— start of Document segment —

George Bernard Shaw was his good friend and verbal sparring partner. They rarely agreed on anything, but disagreed amicably. Chesterton wrote of Shaw, a modernist, in Heretics (1905): "If man, as we know him, is incapable of the philosophy of progress, Mr. Shaw asks, not for a new kind of philosophy, but for a new kind of man. It is rather as if a nurse had tried a rather bitter food for some years on a baby, and on discovering that it was not suitable, should not throw away the food and ask for a new food, but throw the baby out of window, and ask for a new baby."

He made his points with wit and paradox, and in such a large body of work, there is no shortage of quotable material:

"The sane man knows that he has a touch of the beast, a touch of the devil, a touch of the saint, a touch of the citizen. Nay, the really sane man knows that he has a touch of the madman. But the materialist's world is quite simple and solid, just as the madman is quite sure he is sane." (Orthodoxy, 1908)

"Fairy tales do not give a child his first idea of bogey. What fairy tales give the child is his first clear idea of the possible defeat of bogey. The baby has known the dragon intimately ever since he had an imagination. What the fairy tale provides for him is a St. George to kill the dragon." (Tremendous Trifles, 1909)

"Thieves respect property. They merely wish the property to become their property, that they may more perfectly respect it." (The Man Who Was Thursday, 1908)

For the great Gaels of Ireland
Are the men that God made mad,
For all their wars are merry,
And all their songs are sad."
(The Ballad of the White Horse, 1911)

It's the birthday of German philosopher Oswald Spengler (1880) (books by this author), born in Blankenburg, Germany. He studied the history of civilizations; his theory was they all undergo an organic blossoming and withering over the course of 1,000 to 1,200 years, and that, by studying the past, it was possible to predict the future of all civilizations. "Each culture," he wrote, "has its own new possibilities of self-expression which arise, ripen, decay and never return."

— end of Document segment —
— start of Input data —

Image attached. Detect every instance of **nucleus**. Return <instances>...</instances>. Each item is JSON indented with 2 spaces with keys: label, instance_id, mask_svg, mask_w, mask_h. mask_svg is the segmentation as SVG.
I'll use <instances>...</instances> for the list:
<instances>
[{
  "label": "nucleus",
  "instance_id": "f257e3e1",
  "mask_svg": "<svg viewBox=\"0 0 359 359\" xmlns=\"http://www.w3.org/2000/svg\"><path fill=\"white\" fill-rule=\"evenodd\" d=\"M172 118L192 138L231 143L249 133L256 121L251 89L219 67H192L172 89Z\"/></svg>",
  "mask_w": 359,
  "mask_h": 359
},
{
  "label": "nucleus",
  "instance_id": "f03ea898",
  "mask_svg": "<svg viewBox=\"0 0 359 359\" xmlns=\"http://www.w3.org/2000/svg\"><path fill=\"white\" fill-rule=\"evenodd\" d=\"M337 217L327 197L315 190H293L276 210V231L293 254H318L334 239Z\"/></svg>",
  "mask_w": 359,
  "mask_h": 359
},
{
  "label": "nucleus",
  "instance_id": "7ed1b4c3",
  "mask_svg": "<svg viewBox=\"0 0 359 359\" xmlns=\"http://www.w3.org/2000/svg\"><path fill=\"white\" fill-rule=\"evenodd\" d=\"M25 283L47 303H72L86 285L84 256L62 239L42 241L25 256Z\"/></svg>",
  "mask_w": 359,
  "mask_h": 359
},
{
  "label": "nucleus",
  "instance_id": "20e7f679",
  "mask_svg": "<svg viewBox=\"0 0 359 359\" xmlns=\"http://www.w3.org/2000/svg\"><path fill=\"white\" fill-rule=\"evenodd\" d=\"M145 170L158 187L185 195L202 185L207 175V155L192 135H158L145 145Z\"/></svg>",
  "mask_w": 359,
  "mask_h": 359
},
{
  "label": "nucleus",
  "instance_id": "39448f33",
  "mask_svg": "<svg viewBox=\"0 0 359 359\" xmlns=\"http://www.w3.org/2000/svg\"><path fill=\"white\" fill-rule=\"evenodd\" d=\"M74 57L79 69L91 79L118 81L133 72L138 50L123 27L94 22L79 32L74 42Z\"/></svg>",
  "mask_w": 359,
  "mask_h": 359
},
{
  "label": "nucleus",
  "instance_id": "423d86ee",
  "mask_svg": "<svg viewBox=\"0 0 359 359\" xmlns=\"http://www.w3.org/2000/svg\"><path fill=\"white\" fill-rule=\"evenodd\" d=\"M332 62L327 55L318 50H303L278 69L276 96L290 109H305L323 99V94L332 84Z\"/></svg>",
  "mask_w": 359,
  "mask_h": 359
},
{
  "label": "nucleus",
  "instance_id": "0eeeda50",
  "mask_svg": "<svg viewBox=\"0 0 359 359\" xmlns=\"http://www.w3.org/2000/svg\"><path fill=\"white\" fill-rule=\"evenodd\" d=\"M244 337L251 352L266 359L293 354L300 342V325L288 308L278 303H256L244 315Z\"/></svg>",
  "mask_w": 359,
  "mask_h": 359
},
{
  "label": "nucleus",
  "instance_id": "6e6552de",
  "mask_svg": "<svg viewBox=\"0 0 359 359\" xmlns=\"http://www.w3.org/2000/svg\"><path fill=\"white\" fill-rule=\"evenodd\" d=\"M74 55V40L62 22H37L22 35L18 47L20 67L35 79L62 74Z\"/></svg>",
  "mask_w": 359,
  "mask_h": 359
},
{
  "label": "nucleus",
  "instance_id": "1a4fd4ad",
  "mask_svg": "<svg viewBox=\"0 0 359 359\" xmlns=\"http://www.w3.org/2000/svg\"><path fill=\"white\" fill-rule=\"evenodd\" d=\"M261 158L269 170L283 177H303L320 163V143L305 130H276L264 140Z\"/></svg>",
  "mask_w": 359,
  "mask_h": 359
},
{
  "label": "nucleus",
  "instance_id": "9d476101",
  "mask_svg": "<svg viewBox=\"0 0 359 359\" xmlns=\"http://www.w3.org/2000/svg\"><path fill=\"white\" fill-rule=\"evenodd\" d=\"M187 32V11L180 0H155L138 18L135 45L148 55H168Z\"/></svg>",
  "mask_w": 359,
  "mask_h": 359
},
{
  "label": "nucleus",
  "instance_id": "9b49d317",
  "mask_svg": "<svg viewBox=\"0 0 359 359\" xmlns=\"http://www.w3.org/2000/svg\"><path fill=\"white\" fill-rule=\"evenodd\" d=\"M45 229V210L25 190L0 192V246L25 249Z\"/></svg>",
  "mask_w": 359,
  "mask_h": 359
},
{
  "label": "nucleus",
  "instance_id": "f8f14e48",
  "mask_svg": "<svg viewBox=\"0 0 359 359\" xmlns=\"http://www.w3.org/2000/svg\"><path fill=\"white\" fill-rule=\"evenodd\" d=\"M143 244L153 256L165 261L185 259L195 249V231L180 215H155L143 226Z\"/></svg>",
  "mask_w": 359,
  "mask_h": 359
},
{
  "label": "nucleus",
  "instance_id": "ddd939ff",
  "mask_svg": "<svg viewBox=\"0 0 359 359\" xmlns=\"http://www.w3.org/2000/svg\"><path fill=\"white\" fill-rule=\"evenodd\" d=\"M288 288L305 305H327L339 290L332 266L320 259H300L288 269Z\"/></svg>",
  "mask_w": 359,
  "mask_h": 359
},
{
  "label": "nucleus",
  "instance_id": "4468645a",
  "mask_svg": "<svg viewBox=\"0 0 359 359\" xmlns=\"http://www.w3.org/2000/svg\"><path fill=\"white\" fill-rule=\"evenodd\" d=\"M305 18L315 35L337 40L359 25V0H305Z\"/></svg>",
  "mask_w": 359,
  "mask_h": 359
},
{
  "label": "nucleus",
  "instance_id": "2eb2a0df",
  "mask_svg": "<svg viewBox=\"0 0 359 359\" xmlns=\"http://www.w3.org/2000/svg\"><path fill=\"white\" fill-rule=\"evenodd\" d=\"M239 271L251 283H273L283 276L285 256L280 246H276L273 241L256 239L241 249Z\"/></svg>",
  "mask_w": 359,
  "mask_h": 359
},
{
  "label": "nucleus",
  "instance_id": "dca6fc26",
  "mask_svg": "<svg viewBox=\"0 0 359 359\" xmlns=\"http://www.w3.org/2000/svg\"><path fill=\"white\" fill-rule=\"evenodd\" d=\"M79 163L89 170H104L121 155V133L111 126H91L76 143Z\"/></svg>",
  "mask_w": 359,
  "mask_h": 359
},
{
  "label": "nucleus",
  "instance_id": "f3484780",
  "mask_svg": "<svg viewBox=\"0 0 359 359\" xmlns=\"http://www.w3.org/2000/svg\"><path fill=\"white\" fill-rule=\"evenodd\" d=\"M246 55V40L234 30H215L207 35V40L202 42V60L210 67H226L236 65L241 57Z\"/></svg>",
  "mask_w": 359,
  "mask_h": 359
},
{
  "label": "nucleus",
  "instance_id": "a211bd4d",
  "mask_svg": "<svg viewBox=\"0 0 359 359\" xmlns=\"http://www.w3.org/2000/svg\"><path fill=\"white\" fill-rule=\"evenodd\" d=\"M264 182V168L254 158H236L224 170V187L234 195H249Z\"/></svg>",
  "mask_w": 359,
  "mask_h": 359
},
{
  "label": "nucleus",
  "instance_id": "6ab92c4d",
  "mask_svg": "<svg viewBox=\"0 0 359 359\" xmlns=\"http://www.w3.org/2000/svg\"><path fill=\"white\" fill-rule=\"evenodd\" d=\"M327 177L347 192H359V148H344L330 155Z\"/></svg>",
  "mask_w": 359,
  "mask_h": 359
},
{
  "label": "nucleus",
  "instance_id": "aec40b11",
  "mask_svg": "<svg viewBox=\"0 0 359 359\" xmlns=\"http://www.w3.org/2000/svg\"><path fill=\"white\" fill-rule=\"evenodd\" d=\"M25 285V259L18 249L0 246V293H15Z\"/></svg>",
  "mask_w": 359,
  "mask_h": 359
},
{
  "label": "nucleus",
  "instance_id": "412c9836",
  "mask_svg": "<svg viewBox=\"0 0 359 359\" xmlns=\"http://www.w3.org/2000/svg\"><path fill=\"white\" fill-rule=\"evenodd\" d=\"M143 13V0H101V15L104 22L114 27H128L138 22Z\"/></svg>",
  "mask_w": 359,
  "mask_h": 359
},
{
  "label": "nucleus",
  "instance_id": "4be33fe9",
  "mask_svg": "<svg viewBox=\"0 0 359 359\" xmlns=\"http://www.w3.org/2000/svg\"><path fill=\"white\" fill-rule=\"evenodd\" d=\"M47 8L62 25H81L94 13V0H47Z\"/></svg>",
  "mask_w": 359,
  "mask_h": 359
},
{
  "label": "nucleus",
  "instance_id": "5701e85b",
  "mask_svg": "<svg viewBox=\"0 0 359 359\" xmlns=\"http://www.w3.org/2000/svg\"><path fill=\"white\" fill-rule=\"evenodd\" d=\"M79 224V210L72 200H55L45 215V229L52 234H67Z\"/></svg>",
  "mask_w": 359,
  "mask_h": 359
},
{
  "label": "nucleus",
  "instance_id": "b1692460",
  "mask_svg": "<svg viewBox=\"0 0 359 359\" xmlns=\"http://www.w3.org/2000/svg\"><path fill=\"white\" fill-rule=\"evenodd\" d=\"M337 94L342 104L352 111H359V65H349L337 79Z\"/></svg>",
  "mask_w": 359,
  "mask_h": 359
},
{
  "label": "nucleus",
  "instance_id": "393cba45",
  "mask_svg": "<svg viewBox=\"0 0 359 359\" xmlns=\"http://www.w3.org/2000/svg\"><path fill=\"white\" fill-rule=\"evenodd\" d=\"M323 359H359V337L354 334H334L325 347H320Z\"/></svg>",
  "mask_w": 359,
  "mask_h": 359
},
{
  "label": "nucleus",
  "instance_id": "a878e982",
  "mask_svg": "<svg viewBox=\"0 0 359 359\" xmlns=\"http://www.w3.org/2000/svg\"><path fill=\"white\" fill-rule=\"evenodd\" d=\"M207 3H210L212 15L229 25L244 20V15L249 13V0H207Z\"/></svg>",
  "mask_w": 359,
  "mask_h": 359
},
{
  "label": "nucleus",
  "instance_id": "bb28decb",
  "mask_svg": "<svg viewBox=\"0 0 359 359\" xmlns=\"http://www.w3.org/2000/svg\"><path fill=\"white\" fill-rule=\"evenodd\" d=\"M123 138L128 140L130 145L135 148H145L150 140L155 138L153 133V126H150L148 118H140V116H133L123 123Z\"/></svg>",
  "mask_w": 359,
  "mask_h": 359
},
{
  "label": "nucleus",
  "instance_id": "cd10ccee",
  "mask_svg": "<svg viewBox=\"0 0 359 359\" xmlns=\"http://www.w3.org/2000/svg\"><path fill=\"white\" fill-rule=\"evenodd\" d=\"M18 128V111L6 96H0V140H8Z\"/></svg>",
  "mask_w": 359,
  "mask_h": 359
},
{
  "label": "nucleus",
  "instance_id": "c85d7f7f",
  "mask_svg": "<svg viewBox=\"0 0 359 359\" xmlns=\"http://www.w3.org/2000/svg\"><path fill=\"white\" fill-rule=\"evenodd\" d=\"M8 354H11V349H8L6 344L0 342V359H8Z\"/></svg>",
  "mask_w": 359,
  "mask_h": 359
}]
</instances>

— end of Input data —

:: Tasks ::
1: In the passage on Chesterton and Spengler, why did Spengler think the future of civilizations could be predicted?
2: Reproduce the records from their first line down through the line containing "337L251 352L266 359L293", including both ends.

:: Results by task ::
1: Spengler believed every civilization goes through an organic blossoming and withering over 1,000 to 1,200 years. Because they all follow this same course, he held that studying the past made it possible to predict the future of all civilizations.

2:
Image attached. Detect every instance of **nucleus**. Return <instances>...</instances>. Each item is JSON indented with 2 spaces with keys: label, instance_id, mask_svg, mask_w, mask_h. mask_svg is the segmentation as SVG.
I'll use <instances>...</instances> for the list:
<instances>
[{
  "label": "nucleus",
  "instance_id": "f257e3e1",
  "mask_svg": "<svg viewBox=\"0 0 359 359\" xmlns=\"http://www.w3.org/2000/svg\"><path fill=\"white\" fill-rule=\"evenodd\" d=\"M172 118L192 138L231 143L249 133L256 121L251 89L219 67H192L172 89Z\"/></svg>",
  "mask_w": 359,
  "mask_h": 359
},
{
  "label": "nucleus",
  "instance_id": "f03ea898",
  "mask_svg": "<svg viewBox=\"0 0 359 359\" xmlns=\"http://www.w3.org/2000/svg\"><path fill=\"white\" fill-rule=\"evenodd\" d=\"M337 217L327 197L315 190H293L276 210V231L293 254H318L334 239Z\"/></svg>",
  "mask_w": 359,
  "mask_h": 359
},
{
  "label": "nucleus",
  "instance_id": "7ed1b4c3",
  "mask_svg": "<svg viewBox=\"0 0 359 359\" xmlns=\"http://www.w3.org/2000/svg\"><path fill=\"white\" fill-rule=\"evenodd\" d=\"M25 283L47 303H72L86 285L84 256L62 239L42 241L25 256Z\"/></svg>",
  "mask_w": 359,
  "mask_h": 359
},
{
  "label": "nucleus",
  "instance_id": "20e7f679",
  "mask_svg": "<svg viewBox=\"0 0 359 359\" xmlns=\"http://www.w3.org/2000/svg\"><path fill=\"white\" fill-rule=\"evenodd\" d=\"M145 170L158 187L185 195L202 185L207 175V155L192 135H158L145 145Z\"/></svg>",
  "mask_w": 359,
  "mask_h": 359
},
{
  "label": "nucleus",
  "instance_id": "39448f33",
  "mask_svg": "<svg viewBox=\"0 0 359 359\" xmlns=\"http://www.w3.org/2000/svg\"><path fill=\"white\" fill-rule=\"evenodd\" d=\"M74 57L79 69L91 79L118 81L133 72L138 50L123 27L94 22L79 32L74 42Z\"/></svg>",
  "mask_w": 359,
  "mask_h": 359
},
{
  "label": "nucleus",
  "instance_id": "423d86ee",
  "mask_svg": "<svg viewBox=\"0 0 359 359\" xmlns=\"http://www.w3.org/2000/svg\"><path fill=\"white\" fill-rule=\"evenodd\" d=\"M332 62L327 55L318 50H303L278 69L276 96L290 109H305L323 99V94L332 84Z\"/></svg>",
  "mask_w": 359,
  "mask_h": 359
},
{
  "label": "nucleus",
  "instance_id": "0eeeda50",
  "mask_svg": "<svg viewBox=\"0 0 359 359\" xmlns=\"http://www.w3.org/2000/svg\"><path fill=\"white\" fill-rule=\"evenodd\" d=\"M244 337L251 352L266 359L293 354L300 342V325L288 308L278 303H256L244 315Z\"/></svg>",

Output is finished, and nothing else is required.